Cyber Incident Victim: TeleMessage
Date:
Nov 2025
Location:
United States of America
Summary
TeleMessage suspended all services after hackers claimed to have accessed its servers and downloaded files, prompting the owner Smarsh to launch an investigation with an external cybersecurity firm. The suspension led agencies such as Customs and Border Protection to disable the app as a precaution, while a hacker provided a screenshot showing Coinbase employee contacts, which Coinbase confirmed was authentic but said no customer data was compromised. Multiple government departments have contracts with the service, and it remains unclear whether any sensitive official communications were among the accessed files.
| CIA Posture | Motives | Tactics, Techniques & Procedures |
|---|---|---|
| Available to members | 1 motive | 1 technique |
| Threat Actors | Type | Location |
|---|---|---|
| 0 actors | Available to members | Available to members |
Description
TeleMessage suspended all of its services on May 1 2025 after its owner, Smarsh, announced that it was investigating a potential security incident and had engaged an external cybersecurity firm to assist.

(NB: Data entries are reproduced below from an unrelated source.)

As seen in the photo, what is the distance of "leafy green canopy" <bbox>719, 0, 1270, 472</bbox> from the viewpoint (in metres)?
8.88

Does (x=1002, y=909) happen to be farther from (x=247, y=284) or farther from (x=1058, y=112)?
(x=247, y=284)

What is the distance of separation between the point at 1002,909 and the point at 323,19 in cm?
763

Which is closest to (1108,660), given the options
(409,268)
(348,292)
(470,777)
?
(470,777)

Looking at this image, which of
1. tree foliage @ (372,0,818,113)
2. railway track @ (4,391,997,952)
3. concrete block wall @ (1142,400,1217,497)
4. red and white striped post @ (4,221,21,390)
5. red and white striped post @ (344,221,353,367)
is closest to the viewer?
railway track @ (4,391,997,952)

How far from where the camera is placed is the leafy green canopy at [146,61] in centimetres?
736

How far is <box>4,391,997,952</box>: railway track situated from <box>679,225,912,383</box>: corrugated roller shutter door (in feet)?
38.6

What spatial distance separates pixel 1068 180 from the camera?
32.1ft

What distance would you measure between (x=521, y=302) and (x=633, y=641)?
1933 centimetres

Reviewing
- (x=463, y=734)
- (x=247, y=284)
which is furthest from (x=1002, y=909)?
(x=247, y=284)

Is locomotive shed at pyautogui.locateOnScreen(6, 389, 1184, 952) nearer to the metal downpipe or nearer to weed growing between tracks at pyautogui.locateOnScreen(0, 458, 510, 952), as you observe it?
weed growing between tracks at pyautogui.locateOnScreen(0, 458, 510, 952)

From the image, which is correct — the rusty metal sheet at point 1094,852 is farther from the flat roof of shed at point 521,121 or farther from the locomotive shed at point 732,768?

Smarsh’s spokesperson said the company acted quickly to contain the issue and, out of an abundance of caution, took the precaution of shutting down the platform entirely. The suspension followed a claim by a hacker who told NBC News that they had broken into a centralized TeleMessage server and downloaded a large cache of files, providing a screenshot of the app’s contact list for employees at the cryptocurrency broker Coinbase as evidence. A Coinbase spokesperson confirmed the screenshot’s authenticity but stressed that Coinbase itself had not been hacked and that none of its customers’ data had been affected, noting that the tool is not used to share passwords, seed phrases or other account‑access information.
TeleMessage markets itself as an encrypted messaging app that also provides archiving capabilities for compliance, a feature that drew attention after former national security adviser Mike Waltz was seen using it during a Cabinet meeting. His use revived concerns stemming from the earlier “Signalgate” incident in which he inadvertently invited a journalist into a Signal chat discussing military strikes on the Houthis in Yemen. The app’s encryption details are not fully disclosed, and while Signal is widely praised by experts, the federal government relies on highly monitored intranet systems for sensitive communications. Government records reviewed by NBC News indicate that several agencies, including the Department of Homeland Security, the Department of Health and Human Services, the Treasury Department and the U.S. International Development Finance Corporation, have active contracts to use TeleMessage or similar services for archiving purposes.
In addition to the NBC News‑cited hacker, a separate individual told the tech outlet 404 Media that they had also compromised TeleMessage and supplied significant evidence, though NBC News has not interacted with that source. The hacker who spoke to NBC News said they had not yet fully examined the stolen files and it remains unclear whether the data includes any sensitive U.S. government conversations. Customs and Border Protection, citing the detection of a cyber incident, immediately disabled TeleMessage as a precautionary measure, with a DHS spokesperson confirming that the investigation into the breach’s scope is ongoing. No further details about additional attackers or the exact volume of data exfiltrated have been made public.